Scaling up artisan bread production requires more than simply buying bigger and faster equipment. Bakers have to work around gentle handling of the dough that prevents production from moving too fast. Luckily, there are ways to avoid sacrificing the finished product quality.

Critical to the flavor and development of artisan dough is the long fermentation time after mixing. Dough often rests for hours before it’s divided and moulded. Accommodating long fermentation times requires strategic planning.


“With artisan, fermentation time is something you have to live with and make part of your process,” Mr. Moline said. “What we see oftentimes on artisan systems is a mixing carousel of spiral mixers so the process can still be continuous, but the dough is being mixed long before it’s being processed on a sheeting line.”

After mixing, dough needs some place to go. Previously, a baker probably had plenty of space to store hundreds of pounds of dough produced on a manual or semi-automated process. Now working with tonnes of dough at a time, space can become an unforeseen issue.

“Besides just putting a bigger dough sheeting line on the floor, all the ancillary equipment — retarders, ¬proofers, ovens and packaging and even the storage for the raw materials for the packaging materials — has to increase,” said Brian Inglis, key account manager, Rondo Industrial Solutions. “The logistics around making more product from A to Z is not just focused on the line itself.”

Rademaker works fermentation into a continuous artisan process. Non-fermented dough is chunked onto a multi-tier belt system that controls the time, temperature and humidity of the fermentation process.

“Through the continuous process, the chunks grow together into a continuous sheet of fermented dough that can then be introduced into our Crusto Bread Sheeting and Make Up line with no damage to the cell structure and an excellent and consistent fermentation throughout,” said Eric Riggle, president, Rademaker USA.

Artisan products’ gentle handling requirements mean increasing throughput can’t simply rely on speeding up the belt. To accommodate that, Minipan makes its production lines wider instead of faster. The company offers production lines up to 2 m wide and capable of producing more than 5 tonnes per hour without affecting accuracy or weight control, said Franco Fusari, sales managing director and co-owner of Minipan.

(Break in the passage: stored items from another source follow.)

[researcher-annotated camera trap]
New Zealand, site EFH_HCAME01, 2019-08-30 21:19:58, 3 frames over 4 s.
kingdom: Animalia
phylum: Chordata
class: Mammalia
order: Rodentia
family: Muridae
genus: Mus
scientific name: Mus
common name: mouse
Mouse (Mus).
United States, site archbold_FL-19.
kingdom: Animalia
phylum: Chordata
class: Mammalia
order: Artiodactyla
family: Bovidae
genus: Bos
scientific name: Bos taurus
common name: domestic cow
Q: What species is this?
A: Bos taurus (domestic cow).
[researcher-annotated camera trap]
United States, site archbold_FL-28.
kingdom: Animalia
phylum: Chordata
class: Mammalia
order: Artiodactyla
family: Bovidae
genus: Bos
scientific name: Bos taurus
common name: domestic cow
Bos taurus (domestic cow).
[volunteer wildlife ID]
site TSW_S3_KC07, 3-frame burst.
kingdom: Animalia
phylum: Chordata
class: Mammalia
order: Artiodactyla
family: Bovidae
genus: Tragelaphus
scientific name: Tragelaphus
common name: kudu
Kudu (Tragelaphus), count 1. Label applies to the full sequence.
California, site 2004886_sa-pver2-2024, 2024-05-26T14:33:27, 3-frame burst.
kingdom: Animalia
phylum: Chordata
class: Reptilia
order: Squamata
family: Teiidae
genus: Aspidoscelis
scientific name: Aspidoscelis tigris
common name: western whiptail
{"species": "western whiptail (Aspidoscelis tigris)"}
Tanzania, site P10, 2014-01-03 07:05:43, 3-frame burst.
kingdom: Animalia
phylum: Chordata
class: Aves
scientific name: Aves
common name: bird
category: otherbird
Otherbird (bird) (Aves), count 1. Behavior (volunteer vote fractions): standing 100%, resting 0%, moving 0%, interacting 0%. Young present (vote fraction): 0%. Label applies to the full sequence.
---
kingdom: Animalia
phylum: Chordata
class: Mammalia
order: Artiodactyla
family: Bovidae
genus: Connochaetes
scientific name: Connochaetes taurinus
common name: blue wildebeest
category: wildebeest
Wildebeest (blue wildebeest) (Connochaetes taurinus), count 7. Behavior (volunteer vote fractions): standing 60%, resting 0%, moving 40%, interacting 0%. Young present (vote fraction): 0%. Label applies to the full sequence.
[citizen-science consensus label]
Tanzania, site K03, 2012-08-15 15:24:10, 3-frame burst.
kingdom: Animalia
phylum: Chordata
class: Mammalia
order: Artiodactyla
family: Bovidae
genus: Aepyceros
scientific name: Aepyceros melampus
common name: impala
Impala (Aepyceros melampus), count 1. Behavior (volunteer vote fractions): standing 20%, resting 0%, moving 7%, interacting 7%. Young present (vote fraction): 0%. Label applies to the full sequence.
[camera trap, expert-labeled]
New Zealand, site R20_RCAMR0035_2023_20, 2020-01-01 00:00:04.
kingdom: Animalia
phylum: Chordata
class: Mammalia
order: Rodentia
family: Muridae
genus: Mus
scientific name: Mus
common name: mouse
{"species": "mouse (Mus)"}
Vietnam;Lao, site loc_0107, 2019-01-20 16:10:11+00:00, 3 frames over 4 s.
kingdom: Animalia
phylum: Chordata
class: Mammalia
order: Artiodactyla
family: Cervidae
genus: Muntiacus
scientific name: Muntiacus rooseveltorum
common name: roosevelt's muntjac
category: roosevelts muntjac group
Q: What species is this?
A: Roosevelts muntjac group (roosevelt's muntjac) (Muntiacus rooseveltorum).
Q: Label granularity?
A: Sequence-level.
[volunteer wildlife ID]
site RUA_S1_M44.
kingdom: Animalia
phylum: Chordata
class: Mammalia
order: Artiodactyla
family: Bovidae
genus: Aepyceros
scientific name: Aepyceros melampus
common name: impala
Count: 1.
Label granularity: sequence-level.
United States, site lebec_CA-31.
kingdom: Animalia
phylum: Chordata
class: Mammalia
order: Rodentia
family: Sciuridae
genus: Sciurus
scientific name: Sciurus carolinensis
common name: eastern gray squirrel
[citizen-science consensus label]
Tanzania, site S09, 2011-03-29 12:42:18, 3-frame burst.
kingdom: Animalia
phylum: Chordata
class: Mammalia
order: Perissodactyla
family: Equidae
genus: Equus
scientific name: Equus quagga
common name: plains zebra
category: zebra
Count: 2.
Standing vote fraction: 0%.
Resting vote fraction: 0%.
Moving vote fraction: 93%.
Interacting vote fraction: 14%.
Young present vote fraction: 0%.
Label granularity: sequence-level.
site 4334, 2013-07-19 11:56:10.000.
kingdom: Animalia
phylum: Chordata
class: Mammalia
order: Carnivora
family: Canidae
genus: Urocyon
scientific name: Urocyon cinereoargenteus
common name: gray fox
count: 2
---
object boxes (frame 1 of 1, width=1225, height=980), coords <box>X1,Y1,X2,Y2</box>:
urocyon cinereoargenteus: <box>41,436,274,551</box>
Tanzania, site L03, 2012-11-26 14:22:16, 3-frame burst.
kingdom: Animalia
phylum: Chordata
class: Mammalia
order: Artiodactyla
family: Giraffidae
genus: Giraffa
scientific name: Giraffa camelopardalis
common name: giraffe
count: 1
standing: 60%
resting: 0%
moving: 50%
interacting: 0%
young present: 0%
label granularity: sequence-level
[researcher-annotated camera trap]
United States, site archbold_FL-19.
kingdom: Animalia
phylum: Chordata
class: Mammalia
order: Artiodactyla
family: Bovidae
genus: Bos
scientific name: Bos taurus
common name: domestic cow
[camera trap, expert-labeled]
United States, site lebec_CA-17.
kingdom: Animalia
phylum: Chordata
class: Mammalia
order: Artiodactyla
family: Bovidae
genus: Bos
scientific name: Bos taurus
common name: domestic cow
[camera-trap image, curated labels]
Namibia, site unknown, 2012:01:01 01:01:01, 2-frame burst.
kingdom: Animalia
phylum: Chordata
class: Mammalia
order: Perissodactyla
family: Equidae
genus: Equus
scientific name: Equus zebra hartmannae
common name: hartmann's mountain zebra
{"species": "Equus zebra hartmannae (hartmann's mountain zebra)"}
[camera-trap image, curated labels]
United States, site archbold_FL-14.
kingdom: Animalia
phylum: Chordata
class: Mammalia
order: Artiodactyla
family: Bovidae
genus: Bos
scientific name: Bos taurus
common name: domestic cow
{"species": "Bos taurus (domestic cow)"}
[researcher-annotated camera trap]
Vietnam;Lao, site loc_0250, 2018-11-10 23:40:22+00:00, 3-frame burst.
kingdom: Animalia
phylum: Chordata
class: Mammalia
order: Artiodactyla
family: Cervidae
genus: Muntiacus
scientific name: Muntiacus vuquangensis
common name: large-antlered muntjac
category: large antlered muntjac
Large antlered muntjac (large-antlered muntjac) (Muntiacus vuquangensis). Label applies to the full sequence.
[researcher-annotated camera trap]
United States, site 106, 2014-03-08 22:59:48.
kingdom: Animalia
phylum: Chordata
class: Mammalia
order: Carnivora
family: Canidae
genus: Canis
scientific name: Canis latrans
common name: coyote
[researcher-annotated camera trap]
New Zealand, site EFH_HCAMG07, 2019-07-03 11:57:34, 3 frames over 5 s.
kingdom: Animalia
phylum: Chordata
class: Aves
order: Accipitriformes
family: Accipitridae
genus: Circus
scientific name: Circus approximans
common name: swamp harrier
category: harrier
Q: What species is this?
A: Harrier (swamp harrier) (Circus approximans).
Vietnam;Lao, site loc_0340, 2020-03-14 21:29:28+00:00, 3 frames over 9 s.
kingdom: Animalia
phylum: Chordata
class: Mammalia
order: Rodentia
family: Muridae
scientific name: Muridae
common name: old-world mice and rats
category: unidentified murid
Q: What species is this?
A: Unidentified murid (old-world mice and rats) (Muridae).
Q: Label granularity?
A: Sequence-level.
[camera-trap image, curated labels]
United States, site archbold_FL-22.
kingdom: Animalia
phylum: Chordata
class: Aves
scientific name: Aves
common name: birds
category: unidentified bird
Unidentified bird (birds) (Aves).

Fixed variables in production also puts confines on how artisan bakers can increase throughput.

“Your proof time and bake time are typically those fixed variables,” Mr. Moline said. “The only way to up your production rate is to make those lines larger, which oftentimes is impractical and why bakers end up going with additional lines.”

Adding lines allows bakers to maintain their product quality and long fermentation times while making more product. This, however, requires allocating space for future lines and being strategic about facility layouts.